- [Enunciado 1]: Según la página, ¿de dónde toma su título el libro Lo que está y no se usa nos fulminará?
- [Enunciado 2]: Extrae literalmente de la página el fragmento que va desde "Vestido con una" hasta "su propio talento.".

- [Página]:
No todo está perdido. Para los que se aburren con la bibliografía de la redundancia, para los maltratados por la literatura de la obviedad o los que ya no pueden tragar el torrezno de la auto ficción, siempre quedarán los libros de Patricio Pron (Rosario, 1975). Tras la publicación de su novela No derrames tus lágrimas por nadie que viva en estas calles (Literatura Random House), el argentino regresa con un nuevo volumen de relatos, un género en cuyo nombre se han perpetrado no pocas carnicerías y al que Pron devuelve la dignidad que otros le han arrancado.
El libro en cuestión es Lo que está y no se usa nos fulminará (Literatura Random House), que toma su título del estribillo de una canción de Luis Alberto Spinetta. En estas páginas Pron echa mano de episodios estropeados, de seres que se apagan y se encienden, criaturas tan cómicas como trágicas, que el escritor rescata de su propio vertedero afectivo para crear con ellos un libro luminoso, uno del que aporta algunas pinceladas en esta entrevista, la segunda o tercera de la agenda de promoción editorial, y a la que él atiende con ese aire despreocupado y ese flequillo del que siempre cae un bucle. A eso ha venido Patricio Pron, a hablar de estos relatos, aunque al final —claro— las cosas se dilatan, se derraman en esos otros lugares a los que regresan quienes han aprendido a domesticar sus mutilaciones. Y estas páginas encierran algunas.
Vestido con una chupa negra de cuero y con esa forma suya de hablar que insufla largos silencios antes de las frases esenciales, Patricio Pron responde preguntas sobre un libro del que no es posible salir ileso, pero sí resucitado. Se descubre el lector un poco muerto al comenzar la travesía por estas páginas y del todo fulminado al llegar a sus notas finales. Ahí radica lo excepcional de Lo que está y no se usa nos fulminará: su sobria, irónica e incluso en algunos momentos distante belleza. Porque eso hay que decirlo. Pron no abusa de nada, ni de la sentimentalidad ni de la ironía; ni siquiera de su propio talento.
Cuando publicó El espíritu de mis padres sigue subiendo en la lluvia (Literatura Random House), una novela autobiográfica en la que desnudó su historia de hijo de activistas políticos durante la dictadura argentina, Patricio Pron llegó a plantearse si no era el momento de dejar la literatura. Pero no lo hizo. Continuó escribiendo, eso sí: con un pie fuera de su propia vida. Los que siguieron a aquella novela fueron libros dispuestos a meterse en problemas, a no evitar los lugares complejos de la literatura, pero en los que algo parece deliberadamente analítico y racional.
Después de siete años, Patricio Pron se planta ahora con pie firme en el terrario de lo propio, entendiendo por tal cosa su idea del pasado, de Argentina, de la relación entre padres e hijos, entre vida y memoria, fuerzas que se ensortijan ante sus pies como las serpientes en los sueños. El resultado es ese tono estropeado y hermoso de las cosas que ya han atravesado el largo trance de morir. Cosas que ya han quedado atrás y que alguien es capaz de contar, justo por eso. Para conseguir ese matiz, ese ritornelo de lo irresuelto que nunca se aclara del todo, Patricio Pron elige el relato, un género que abraza con la familiaridad de la tradición latinoamericana a la que pertenece, pero sin dejar de lado la riqueza de su universalidad.

- [Datos proporcionados]:
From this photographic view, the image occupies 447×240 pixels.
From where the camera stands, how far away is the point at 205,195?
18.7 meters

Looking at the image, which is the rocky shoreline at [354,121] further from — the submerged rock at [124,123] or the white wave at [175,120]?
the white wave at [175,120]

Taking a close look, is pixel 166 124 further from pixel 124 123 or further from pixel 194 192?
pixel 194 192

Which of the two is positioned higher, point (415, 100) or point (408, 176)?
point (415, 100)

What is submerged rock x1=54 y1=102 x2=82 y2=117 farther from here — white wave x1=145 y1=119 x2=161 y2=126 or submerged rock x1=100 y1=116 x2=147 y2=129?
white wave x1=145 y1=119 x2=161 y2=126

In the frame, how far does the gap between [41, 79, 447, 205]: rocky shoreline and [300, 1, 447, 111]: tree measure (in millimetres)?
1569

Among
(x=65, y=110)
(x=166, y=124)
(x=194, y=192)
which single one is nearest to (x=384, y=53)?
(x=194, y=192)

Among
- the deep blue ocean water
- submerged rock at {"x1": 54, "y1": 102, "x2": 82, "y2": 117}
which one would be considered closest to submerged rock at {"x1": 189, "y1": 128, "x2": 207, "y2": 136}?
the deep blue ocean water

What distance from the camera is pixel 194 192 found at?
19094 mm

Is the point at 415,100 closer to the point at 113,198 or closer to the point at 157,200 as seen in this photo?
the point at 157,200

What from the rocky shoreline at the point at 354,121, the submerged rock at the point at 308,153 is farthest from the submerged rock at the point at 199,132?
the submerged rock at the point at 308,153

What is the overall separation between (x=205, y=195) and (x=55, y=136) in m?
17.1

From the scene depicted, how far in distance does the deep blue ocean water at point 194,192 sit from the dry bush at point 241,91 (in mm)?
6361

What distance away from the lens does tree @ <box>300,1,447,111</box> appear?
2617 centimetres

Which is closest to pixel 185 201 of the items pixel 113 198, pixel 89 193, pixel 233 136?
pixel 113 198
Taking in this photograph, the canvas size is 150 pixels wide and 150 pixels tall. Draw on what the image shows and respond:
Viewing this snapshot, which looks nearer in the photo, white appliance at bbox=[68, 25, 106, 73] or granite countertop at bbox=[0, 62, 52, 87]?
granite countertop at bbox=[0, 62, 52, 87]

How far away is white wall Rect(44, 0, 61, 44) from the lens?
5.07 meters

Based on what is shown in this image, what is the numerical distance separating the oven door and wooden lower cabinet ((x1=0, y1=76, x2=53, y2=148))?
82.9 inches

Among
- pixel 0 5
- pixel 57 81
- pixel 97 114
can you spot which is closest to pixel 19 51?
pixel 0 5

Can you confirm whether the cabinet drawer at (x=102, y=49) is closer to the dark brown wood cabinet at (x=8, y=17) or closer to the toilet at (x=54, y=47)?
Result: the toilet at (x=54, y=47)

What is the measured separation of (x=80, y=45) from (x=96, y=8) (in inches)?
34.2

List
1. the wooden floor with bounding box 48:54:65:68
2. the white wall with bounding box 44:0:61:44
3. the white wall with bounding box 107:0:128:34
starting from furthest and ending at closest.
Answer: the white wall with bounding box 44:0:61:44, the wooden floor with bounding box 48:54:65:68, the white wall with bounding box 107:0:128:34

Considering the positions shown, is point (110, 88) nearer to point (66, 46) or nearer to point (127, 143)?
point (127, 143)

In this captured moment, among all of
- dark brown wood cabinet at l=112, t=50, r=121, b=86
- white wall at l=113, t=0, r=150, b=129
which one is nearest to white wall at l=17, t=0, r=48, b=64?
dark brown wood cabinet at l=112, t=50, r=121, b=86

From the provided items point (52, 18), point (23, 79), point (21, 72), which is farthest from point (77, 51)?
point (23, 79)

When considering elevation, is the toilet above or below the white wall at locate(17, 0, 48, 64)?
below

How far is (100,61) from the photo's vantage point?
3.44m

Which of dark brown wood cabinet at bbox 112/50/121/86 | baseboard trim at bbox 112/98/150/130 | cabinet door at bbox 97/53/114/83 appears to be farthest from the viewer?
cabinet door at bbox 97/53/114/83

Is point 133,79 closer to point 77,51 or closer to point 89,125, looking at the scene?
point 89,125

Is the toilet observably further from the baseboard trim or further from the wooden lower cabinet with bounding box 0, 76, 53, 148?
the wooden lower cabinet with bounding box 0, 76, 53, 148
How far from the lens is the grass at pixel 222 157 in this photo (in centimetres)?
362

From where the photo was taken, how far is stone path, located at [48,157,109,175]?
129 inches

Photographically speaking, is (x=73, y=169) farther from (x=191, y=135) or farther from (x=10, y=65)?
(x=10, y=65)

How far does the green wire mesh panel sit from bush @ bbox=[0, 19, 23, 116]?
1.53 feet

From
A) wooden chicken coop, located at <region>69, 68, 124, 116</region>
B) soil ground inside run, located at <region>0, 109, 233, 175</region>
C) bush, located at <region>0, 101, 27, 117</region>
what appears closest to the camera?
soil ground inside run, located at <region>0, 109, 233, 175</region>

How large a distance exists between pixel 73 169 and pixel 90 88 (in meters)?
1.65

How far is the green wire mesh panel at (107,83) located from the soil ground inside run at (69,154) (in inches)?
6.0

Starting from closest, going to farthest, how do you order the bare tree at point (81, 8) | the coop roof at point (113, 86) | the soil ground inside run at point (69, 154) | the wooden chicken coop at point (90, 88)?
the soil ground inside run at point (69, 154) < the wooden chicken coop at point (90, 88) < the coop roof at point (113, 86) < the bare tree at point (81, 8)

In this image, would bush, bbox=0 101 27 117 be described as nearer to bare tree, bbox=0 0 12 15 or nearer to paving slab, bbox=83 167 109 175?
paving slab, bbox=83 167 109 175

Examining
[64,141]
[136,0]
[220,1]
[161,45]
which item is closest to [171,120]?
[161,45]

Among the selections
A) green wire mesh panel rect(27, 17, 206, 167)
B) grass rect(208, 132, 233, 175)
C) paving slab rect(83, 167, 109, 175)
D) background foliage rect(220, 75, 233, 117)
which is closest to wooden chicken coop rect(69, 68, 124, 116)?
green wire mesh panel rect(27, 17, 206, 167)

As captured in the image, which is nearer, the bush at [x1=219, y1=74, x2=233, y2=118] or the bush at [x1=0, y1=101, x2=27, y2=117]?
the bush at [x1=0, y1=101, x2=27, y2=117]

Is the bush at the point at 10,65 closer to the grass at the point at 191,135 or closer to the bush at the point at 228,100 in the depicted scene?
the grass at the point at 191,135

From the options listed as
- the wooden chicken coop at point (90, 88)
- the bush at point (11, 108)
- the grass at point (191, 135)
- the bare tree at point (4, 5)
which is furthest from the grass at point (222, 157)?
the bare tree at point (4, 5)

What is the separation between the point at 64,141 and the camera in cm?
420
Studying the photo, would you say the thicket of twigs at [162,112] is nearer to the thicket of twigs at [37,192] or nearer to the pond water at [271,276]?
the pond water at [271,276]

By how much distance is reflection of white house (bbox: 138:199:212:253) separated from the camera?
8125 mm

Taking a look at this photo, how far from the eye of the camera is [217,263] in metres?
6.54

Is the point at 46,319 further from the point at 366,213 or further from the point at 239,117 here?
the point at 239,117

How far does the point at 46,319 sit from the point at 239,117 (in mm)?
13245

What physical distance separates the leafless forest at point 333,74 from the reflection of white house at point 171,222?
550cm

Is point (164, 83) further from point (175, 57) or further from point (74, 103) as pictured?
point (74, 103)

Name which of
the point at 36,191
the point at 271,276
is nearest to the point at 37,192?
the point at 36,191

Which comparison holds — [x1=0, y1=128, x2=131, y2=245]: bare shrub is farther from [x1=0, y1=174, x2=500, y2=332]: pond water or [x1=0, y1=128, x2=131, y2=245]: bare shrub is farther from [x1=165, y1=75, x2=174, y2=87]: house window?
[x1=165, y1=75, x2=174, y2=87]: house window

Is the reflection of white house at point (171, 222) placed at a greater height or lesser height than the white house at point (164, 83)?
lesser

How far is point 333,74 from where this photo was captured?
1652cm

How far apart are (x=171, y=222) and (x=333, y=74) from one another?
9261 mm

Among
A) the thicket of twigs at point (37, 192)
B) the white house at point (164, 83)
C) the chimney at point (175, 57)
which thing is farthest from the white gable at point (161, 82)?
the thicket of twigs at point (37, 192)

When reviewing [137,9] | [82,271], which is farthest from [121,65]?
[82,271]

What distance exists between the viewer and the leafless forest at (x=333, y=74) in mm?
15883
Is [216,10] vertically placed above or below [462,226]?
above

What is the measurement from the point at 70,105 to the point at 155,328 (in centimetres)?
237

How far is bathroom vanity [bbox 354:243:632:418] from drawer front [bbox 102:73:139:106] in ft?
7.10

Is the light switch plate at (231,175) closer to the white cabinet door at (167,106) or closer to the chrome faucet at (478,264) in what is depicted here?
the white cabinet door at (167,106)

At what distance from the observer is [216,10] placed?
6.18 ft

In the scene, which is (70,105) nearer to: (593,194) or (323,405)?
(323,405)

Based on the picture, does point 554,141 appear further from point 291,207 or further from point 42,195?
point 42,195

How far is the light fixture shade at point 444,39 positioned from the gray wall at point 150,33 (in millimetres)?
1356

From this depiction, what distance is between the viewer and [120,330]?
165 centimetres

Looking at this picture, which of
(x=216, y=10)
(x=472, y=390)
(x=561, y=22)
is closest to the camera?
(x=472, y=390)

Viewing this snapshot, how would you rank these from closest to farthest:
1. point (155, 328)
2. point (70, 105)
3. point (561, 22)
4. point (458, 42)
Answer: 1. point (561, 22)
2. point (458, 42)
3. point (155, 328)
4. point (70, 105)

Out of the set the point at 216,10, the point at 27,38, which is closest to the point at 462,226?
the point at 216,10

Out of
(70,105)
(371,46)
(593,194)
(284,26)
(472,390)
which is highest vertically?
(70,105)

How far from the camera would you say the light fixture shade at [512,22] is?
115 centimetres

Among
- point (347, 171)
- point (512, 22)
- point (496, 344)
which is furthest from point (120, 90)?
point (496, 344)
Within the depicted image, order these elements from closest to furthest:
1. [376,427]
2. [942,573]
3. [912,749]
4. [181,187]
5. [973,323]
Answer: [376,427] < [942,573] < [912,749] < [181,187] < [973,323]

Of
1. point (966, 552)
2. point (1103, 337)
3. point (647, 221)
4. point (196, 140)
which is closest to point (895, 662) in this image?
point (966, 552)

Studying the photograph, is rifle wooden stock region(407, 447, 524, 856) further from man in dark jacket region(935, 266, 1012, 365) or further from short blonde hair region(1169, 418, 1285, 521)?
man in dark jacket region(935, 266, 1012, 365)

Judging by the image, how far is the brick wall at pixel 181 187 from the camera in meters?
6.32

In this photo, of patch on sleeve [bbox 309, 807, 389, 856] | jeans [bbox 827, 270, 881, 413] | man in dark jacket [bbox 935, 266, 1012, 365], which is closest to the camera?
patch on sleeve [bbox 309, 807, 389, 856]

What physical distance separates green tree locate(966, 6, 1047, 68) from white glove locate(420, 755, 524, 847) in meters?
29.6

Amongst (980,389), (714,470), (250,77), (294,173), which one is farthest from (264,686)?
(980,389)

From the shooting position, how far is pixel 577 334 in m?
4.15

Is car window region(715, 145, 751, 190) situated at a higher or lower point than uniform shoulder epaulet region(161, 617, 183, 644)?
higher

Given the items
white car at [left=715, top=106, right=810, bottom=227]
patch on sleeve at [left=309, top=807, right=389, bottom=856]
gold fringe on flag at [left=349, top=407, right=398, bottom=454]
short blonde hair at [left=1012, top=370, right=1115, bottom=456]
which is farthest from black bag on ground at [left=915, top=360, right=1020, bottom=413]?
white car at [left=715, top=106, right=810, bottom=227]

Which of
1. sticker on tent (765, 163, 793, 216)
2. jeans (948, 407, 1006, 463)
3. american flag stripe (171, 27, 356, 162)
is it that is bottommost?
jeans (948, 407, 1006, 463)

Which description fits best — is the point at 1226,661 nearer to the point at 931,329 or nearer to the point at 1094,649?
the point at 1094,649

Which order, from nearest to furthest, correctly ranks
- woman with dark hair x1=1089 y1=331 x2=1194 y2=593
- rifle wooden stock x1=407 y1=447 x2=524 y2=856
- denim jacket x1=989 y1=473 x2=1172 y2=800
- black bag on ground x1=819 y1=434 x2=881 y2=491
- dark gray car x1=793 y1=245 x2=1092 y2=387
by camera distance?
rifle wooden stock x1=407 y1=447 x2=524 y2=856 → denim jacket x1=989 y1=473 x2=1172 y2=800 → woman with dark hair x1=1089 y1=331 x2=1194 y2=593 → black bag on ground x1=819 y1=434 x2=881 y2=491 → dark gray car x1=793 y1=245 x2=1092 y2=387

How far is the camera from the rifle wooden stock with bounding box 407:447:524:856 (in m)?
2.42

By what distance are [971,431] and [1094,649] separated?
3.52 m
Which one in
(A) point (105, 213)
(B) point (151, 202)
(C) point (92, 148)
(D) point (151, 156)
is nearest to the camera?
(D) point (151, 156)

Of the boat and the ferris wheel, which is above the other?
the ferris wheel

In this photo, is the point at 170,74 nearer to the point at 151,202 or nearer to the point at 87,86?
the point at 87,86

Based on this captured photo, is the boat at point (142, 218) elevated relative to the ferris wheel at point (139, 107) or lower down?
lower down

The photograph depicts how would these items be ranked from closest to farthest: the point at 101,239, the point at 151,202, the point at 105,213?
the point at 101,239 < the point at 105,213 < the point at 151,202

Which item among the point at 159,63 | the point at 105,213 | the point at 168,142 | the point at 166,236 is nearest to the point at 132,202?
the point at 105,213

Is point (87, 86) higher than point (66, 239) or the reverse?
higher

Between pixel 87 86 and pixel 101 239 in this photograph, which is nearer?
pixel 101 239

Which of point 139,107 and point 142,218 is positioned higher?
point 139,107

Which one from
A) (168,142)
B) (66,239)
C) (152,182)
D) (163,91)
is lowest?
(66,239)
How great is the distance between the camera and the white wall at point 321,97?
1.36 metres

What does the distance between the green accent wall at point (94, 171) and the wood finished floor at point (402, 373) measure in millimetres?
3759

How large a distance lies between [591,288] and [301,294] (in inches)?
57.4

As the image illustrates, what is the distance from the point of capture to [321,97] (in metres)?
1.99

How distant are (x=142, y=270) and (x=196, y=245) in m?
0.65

- [Respuesta 1]: Del estribillo de una canción de Luis Alberto Spinetta.

- [Respuesta 2]:
Vestido con una chupa negra de cuero y con esa forma suya de hablar que insufla largos silencios antes de las frases esenciales, Patricio Pron responde preguntas sobre un libro del que no es posible salir ileso, pero sí resucitado. Se descubre el lector un poco muerto al comenzar la travesía por estas páginas y del todo fulminado al llegar a sus notas finales. Ahí radica lo excepcional de Lo que está y no se usa nos fulminará: su sobria, irónica e incluso en algunos momentos distante belleza. Porque eso hay que decirlo. Pron no abusa de nada, ni de la sentimentalidad ni de la ironía; ni siquiera de su propio talento.